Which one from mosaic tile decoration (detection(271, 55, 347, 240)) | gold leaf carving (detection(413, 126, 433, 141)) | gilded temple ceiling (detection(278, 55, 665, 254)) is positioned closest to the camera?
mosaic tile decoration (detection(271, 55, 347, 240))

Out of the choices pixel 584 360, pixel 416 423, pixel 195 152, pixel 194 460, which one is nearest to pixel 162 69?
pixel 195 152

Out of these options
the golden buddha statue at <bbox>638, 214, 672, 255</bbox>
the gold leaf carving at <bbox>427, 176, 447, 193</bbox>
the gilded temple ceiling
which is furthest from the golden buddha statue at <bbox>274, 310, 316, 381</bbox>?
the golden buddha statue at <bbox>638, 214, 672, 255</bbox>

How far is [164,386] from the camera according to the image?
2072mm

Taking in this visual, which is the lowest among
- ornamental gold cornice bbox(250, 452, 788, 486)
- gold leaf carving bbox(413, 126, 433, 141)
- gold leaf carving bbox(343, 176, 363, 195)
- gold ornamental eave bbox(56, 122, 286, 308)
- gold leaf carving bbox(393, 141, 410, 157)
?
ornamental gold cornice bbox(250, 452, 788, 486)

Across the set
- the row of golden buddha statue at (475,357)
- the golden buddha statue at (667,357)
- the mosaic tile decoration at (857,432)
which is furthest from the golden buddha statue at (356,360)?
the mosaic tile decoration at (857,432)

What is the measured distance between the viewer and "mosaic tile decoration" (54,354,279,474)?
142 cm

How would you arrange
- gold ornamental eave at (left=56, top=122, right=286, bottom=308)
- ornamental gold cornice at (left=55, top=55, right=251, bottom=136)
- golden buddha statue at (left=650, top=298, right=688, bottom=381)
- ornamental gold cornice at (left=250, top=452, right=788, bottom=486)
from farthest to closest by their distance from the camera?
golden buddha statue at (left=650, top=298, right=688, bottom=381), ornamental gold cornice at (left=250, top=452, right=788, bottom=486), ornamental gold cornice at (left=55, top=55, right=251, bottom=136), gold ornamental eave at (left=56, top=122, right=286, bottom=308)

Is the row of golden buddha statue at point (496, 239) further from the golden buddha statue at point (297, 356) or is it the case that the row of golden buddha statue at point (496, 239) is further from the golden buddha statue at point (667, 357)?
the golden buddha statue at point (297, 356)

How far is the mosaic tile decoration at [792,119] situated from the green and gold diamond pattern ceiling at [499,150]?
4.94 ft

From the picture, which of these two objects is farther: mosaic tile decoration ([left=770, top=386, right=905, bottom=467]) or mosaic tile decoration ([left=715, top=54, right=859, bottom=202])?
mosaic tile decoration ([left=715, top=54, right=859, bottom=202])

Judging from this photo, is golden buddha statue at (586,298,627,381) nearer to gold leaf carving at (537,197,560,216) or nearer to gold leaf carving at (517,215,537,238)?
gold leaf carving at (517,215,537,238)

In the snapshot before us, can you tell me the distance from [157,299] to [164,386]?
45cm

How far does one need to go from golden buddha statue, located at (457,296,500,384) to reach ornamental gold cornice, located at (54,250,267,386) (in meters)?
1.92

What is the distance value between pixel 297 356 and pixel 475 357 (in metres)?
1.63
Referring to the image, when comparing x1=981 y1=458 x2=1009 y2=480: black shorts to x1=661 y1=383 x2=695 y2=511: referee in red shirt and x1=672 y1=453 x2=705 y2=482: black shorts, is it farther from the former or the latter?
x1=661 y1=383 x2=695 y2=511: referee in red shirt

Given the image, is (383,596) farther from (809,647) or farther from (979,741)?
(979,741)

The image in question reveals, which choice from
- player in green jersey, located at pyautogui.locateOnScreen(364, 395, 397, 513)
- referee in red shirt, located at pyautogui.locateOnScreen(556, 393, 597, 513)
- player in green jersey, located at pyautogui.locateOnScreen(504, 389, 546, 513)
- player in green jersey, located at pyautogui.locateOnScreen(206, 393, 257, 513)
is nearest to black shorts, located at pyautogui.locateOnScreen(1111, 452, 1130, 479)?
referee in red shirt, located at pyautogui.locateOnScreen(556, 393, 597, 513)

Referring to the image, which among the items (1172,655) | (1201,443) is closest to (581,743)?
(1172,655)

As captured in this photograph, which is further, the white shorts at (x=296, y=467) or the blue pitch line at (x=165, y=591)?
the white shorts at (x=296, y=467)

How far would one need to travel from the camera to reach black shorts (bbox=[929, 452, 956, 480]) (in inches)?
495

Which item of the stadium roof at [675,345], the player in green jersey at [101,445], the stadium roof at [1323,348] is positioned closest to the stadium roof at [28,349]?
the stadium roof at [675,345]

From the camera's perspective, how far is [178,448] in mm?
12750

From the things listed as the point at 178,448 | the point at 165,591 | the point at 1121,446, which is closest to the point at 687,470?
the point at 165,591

★ ★ ★ ★ ★ ★ ★

* EXERCISE BRIEF
Reproduce every entry above verbatim, from the first line through the last, answers included.

* TASK SOLUTION
Which one from mosaic tile decoration (detection(271, 55, 347, 240)) | gold leaf carving (detection(413, 126, 433, 141)) | gilded temple ceiling (detection(278, 55, 665, 254)) is positioned closest to the camera?
mosaic tile decoration (detection(271, 55, 347, 240))

Out of the choices pixel 584 360, pixel 416 423, pixel 195 152, pixel 194 460, which one is nearest to pixel 162 69?
pixel 195 152

Out of these options
the golden buddha statue at <bbox>638, 214, 672, 255</bbox>
the gold leaf carving at <bbox>427, 176, 447, 193</bbox>
the gilded temple ceiling
which is furthest from the golden buddha statue at <bbox>274, 310, 316, 381</bbox>?
the golden buddha statue at <bbox>638, 214, 672, 255</bbox>

How far is [164,386] from the camera according to the image?
2072mm

Taking in this visual, which is the lowest among
- ornamental gold cornice bbox(250, 452, 788, 486)
- gold leaf carving bbox(413, 126, 433, 141)
- gold leaf carving bbox(343, 176, 363, 195)
- gold ornamental eave bbox(56, 122, 286, 308)
- gold leaf carving bbox(393, 141, 410, 157)
?
ornamental gold cornice bbox(250, 452, 788, 486)

Across the set
- the row of golden buddha statue at (475,357)
- the golden buddha statue at (667,357)
- the mosaic tile decoration at (857,432)
which is furthest from the golden buddha statue at (356,360)?
the mosaic tile decoration at (857,432)

What is the measured distance between the viewer and "mosaic tile decoration" (54,354,279,474)?
142 cm

How would you arrange
- gold ornamental eave at (left=56, top=122, right=286, bottom=308)
- ornamental gold cornice at (left=55, top=55, right=251, bottom=136)
- golden buddha statue at (left=650, top=298, right=688, bottom=381)
- ornamental gold cornice at (left=250, top=452, right=788, bottom=486)
from farthest to closest by their distance from the camera?
golden buddha statue at (left=650, top=298, right=688, bottom=381), ornamental gold cornice at (left=250, top=452, right=788, bottom=486), ornamental gold cornice at (left=55, top=55, right=251, bottom=136), gold ornamental eave at (left=56, top=122, right=286, bottom=308)

Is the row of golden buddha statue at point (496, 239) further from the golden buddha statue at point (297, 356) or is it the case that the row of golden buddha statue at point (496, 239) is further from the golden buddha statue at point (667, 357)?
the golden buddha statue at point (297, 356)

How far is the mosaic tile decoration at [792,119] situated from the green and gold diamond pattern ceiling at [499,150]?
4.94 ft

From the picture, which of these two objects is farther: mosaic tile decoration ([left=770, top=386, right=905, bottom=467]) or mosaic tile decoration ([left=715, top=54, right=859, bottom=202])?
mosaic tile decoration ([left=715, top=54, right=859, bottom=202])

Judging from this photo, is golden buddha statue at (586,298,627,381) nearer to gold leaf carving at (537,197,560,216) or nearer to gold leaf carving at (517,215,537,238)?
gold leaf carving at (517,215,537,238)

In the snapshot before us, can you tell me the distance from [157,299] to [164,386]?
45cm

How far does one need to go from golden buddha statue, located at (457,296,500,384) to reach ornamental gold cornice, located at (54,250,267,386) (in meters)?
1.92

What is the distance value between pixel 297 356 and pixel 475 357 (in metres)?
1.63
Referring to the image, when comparing x1=981 y1=458 x2=1009 y2=480: black shorts to x1=661 y1=383 x2=695 y2=511: referee in red shirt and x1=672 y1=453 x2=705 y2=482: black shorts, is it farther from the former or the latter?
x1=661 y1=383 x2=695 y2=511: referee in red shirt

Given the image, is (383,596) farther from (809,647) or farther from (979,741)?
(979,741)

The image in question reveals, which choice from
- player in green jersey, located at pyautogui.locateOnScreen(364, 395, 397, 513)
- referee in red shirt, located at pyautogui.locateOnScreen(556, 393, 597, 513)
- player in green jersey, located at pyautogui.locateOnScreen(504, 389, 546, 513)
- player in green jersey, located at pyautogui.locateOnScreen(206, 393, 257, 513)
is nearest to black shorts, located at pyautogui.locateOnScreen(1111, 452, 1130, 479)?
referee in red shirt, located at pyautogui.locateOnScreen(556, 393, 597, 513)

Referring to the image, which among the items (1172,655) | (1201,443) is closest to (581,743)?
(1172,655)

As captured in this photograph, which is further, the white shorts at (x=296, y=467) or the blue pitch line at (x=165, y=591)?
the white shorts at (x=296, y=467)

How far would one need to travel from the camera to reach black shorts (bbox=[929, 452, 956, 480]) (in inches)?
495

Which item of the stadium roof at [675,345], the player in green jersey at [101,445], the stadium roof at [1323,348] is positioned closest to the stadium roof at [28,349]?
the stadium roof at [675,345]

From the camera's perspective, how far is [178,448] in mm?
12750

From the things listed as the point at 178,448 | the point at 165,591 | the point at 1121,446, which is closest to the point at 687,470?
the point at 165,591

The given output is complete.